Given problem:
Starting with the line that has "Between point (64, 74)" in it, repeat every line through the last one, word for word, and give nothing more.

Records supplied:
▼

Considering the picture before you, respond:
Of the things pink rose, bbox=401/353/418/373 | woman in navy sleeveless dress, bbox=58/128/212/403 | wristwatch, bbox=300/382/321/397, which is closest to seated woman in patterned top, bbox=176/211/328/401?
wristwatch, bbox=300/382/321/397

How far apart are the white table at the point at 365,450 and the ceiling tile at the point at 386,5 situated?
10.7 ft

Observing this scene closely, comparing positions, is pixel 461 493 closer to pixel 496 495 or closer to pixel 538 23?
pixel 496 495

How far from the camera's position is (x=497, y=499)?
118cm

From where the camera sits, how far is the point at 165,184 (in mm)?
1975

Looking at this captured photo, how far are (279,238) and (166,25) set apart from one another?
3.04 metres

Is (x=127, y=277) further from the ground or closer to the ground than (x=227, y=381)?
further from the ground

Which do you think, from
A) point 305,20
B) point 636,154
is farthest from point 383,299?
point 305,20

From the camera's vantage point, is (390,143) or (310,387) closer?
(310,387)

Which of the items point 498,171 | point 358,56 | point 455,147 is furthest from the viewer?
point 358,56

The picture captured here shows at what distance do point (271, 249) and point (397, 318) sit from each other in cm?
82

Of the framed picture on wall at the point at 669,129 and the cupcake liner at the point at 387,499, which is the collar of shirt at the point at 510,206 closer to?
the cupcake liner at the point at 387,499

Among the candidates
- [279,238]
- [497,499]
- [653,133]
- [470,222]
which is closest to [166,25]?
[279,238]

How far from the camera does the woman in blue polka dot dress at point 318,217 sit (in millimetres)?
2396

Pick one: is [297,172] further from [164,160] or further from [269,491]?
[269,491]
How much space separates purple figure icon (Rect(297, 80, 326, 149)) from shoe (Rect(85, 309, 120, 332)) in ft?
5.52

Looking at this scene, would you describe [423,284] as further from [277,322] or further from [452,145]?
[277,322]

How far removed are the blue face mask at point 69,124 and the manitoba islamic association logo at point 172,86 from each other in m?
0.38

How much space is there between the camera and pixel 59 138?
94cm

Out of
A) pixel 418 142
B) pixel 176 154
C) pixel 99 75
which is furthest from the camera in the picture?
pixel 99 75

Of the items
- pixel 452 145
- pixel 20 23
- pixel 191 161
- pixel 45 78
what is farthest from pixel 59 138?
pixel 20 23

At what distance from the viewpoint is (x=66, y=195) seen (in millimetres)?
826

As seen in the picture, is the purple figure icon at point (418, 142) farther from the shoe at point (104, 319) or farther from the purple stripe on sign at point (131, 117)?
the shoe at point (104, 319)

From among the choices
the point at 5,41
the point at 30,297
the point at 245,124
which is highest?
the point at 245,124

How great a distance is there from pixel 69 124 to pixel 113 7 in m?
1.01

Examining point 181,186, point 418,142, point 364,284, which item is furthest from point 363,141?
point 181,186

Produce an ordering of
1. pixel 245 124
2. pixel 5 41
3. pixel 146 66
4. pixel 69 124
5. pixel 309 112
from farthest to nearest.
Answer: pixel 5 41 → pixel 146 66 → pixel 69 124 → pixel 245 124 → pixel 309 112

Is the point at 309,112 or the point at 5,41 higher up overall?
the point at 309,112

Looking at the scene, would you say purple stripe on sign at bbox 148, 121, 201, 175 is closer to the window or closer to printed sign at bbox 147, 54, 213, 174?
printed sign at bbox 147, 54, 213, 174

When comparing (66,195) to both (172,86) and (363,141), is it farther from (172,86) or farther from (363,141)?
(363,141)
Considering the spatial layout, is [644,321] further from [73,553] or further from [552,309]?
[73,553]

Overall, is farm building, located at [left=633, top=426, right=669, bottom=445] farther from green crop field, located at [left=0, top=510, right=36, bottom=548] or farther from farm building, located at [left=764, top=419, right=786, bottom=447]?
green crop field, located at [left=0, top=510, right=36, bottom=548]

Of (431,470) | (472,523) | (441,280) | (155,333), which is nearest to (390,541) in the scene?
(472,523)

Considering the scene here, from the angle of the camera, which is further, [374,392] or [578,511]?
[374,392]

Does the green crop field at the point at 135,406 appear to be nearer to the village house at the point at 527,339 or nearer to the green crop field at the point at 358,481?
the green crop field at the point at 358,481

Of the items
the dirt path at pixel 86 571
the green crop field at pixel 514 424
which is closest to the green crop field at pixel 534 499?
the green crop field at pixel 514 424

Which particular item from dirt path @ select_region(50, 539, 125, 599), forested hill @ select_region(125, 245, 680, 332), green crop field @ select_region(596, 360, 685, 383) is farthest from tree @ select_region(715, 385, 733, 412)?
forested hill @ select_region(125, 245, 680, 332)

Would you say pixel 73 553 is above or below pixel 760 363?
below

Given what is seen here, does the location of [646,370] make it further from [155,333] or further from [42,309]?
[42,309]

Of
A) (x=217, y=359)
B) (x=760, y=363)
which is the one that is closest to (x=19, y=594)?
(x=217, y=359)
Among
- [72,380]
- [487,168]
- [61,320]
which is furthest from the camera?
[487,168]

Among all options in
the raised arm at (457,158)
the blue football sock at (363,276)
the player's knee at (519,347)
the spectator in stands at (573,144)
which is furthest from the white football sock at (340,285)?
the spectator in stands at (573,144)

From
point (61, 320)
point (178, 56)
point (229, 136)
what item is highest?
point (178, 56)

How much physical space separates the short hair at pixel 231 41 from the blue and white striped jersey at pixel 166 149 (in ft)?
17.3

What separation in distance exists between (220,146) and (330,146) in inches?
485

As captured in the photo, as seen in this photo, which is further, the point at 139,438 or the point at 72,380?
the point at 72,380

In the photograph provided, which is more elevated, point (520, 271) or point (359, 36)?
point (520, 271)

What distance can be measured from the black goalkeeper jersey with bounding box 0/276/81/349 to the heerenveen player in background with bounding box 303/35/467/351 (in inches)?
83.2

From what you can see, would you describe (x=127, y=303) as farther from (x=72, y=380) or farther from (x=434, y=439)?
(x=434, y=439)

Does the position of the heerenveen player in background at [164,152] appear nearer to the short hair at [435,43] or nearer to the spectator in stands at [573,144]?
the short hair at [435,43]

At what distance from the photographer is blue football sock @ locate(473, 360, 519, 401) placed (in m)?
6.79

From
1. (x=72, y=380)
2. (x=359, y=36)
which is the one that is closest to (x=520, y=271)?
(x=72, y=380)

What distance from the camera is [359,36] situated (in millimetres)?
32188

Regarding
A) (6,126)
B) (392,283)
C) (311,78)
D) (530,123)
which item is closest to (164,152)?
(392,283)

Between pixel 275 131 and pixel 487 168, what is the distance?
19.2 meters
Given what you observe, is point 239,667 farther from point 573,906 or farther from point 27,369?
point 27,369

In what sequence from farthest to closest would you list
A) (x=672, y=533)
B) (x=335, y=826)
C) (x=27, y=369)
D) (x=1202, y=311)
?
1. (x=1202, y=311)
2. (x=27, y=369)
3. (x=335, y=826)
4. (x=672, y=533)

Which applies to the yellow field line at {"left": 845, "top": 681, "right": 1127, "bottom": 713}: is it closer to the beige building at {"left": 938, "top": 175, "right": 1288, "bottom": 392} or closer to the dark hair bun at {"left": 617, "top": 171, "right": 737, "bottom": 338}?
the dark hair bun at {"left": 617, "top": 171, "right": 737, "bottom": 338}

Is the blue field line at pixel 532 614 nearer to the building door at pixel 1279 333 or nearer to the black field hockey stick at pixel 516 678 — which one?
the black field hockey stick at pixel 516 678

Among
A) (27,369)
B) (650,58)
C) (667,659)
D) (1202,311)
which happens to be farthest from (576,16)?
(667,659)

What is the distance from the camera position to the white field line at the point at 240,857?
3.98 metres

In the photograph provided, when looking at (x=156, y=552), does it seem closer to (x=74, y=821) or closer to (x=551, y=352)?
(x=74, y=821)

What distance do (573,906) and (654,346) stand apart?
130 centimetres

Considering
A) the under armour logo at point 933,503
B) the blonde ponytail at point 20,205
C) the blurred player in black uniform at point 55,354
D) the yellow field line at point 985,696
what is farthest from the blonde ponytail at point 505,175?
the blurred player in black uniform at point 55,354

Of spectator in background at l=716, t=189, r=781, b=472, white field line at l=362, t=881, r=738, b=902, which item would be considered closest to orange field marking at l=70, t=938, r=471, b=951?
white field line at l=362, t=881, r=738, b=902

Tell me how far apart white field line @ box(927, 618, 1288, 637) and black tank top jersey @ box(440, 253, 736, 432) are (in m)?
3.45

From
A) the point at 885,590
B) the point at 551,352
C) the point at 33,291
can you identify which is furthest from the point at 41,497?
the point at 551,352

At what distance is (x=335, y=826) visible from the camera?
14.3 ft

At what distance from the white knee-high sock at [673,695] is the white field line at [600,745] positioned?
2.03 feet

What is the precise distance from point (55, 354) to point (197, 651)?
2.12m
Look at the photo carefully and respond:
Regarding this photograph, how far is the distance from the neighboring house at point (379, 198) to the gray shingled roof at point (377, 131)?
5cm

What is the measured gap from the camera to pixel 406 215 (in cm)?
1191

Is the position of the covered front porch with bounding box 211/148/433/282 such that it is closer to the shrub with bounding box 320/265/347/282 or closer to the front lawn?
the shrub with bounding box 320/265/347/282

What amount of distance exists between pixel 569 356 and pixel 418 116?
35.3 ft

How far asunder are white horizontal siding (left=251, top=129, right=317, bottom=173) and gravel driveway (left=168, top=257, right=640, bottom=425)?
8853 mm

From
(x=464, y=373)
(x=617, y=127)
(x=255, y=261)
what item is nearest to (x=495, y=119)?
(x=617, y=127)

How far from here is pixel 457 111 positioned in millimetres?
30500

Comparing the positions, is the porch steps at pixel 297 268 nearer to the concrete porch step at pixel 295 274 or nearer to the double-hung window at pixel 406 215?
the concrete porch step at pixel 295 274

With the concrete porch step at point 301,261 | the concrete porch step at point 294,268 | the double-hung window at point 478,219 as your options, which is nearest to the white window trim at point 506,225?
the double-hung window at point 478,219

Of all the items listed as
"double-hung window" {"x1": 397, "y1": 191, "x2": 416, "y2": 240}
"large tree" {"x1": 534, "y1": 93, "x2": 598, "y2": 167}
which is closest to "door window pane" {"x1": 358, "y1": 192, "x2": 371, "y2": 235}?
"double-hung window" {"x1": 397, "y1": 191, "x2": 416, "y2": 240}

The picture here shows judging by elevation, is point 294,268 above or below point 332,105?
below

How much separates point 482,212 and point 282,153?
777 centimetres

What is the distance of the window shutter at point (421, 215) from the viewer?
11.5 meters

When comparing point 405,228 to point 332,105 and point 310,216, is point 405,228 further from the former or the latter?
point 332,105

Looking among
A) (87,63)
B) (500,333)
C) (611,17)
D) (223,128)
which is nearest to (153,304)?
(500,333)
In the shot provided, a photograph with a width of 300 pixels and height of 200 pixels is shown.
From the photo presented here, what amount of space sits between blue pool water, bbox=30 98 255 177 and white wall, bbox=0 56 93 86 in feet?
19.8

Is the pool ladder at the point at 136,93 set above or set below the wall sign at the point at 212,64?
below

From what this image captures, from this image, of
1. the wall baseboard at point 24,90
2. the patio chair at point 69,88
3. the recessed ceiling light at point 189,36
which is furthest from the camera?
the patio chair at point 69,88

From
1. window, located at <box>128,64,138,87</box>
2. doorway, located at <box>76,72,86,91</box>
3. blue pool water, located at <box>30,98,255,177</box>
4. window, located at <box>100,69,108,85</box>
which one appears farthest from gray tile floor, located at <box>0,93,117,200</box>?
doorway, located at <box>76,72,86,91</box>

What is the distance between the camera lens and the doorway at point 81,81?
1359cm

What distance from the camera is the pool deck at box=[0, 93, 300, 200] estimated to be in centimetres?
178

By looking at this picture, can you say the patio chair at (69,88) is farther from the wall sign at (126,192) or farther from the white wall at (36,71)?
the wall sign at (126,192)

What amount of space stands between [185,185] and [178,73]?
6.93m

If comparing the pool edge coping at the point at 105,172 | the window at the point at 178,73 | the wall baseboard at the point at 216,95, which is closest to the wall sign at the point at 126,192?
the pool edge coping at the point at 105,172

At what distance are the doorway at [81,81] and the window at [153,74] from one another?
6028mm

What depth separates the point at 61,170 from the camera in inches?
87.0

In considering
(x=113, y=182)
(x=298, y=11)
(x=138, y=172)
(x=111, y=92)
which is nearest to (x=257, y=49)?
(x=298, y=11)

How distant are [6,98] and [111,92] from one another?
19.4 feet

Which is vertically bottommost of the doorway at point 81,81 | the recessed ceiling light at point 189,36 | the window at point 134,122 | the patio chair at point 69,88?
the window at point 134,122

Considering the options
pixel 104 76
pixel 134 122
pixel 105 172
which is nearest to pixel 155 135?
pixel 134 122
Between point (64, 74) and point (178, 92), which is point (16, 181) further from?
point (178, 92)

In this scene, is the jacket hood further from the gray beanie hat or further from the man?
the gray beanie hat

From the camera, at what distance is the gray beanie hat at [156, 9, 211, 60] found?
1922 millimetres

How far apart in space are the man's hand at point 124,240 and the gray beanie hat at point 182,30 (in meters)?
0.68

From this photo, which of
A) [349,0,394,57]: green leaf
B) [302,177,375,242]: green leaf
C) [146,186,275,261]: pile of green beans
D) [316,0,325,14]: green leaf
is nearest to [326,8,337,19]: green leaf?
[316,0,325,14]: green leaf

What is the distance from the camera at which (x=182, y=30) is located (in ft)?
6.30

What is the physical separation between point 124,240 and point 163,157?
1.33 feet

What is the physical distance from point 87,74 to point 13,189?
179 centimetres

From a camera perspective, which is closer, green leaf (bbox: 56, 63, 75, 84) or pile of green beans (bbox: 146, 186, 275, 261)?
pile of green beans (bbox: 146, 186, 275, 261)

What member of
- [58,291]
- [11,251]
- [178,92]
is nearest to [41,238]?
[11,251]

▲

Solution to the exercise:
Between point (64, 74) and point (178, 92), which is point (16, 181) further from?
point (178, 92)

In this scene, is the jacket hood further from the gray beanie hat or further from the man?
the gray beanie hat

From the camera, at what distance is the gray beanie hat at [156, 9, 211, 60] found?
1922 millimetres

How far apart in space are the man's hand at point 124,240 and the gray beanie hat at point 182,30 (in meters)?
0.68

From this photo, which of
A) [349,0,394,57]: green leaf
B) [302,177,375,242]: green leaf
C) [146,186,275,261]: pile of green beans
D) [316,0,325,14]: green leaf
is nearest to [326,8,337,19]: green leaf?
[316,0,325,14]: green leaf

What is the distance from the camera at which (x=182, y=30) is located (in ft)?
6.30

What is the physical separation between point 124,240 and point 163,157?
1.33 feet

What is the physical distance from point 87,74 to point 13,189?
179 centimetres

From a camera perspective, which is closer, green leaf (bbox: 56, 63, 75, 84) or pile of green beans (bbox: 146, 186, 275, 261)?
pile of green beans (bbox: 146, 186, 275, 261)

What member of
- [58,291]
- [11,251]
- [178,92]
is nearest to [41,238]?
[11,251]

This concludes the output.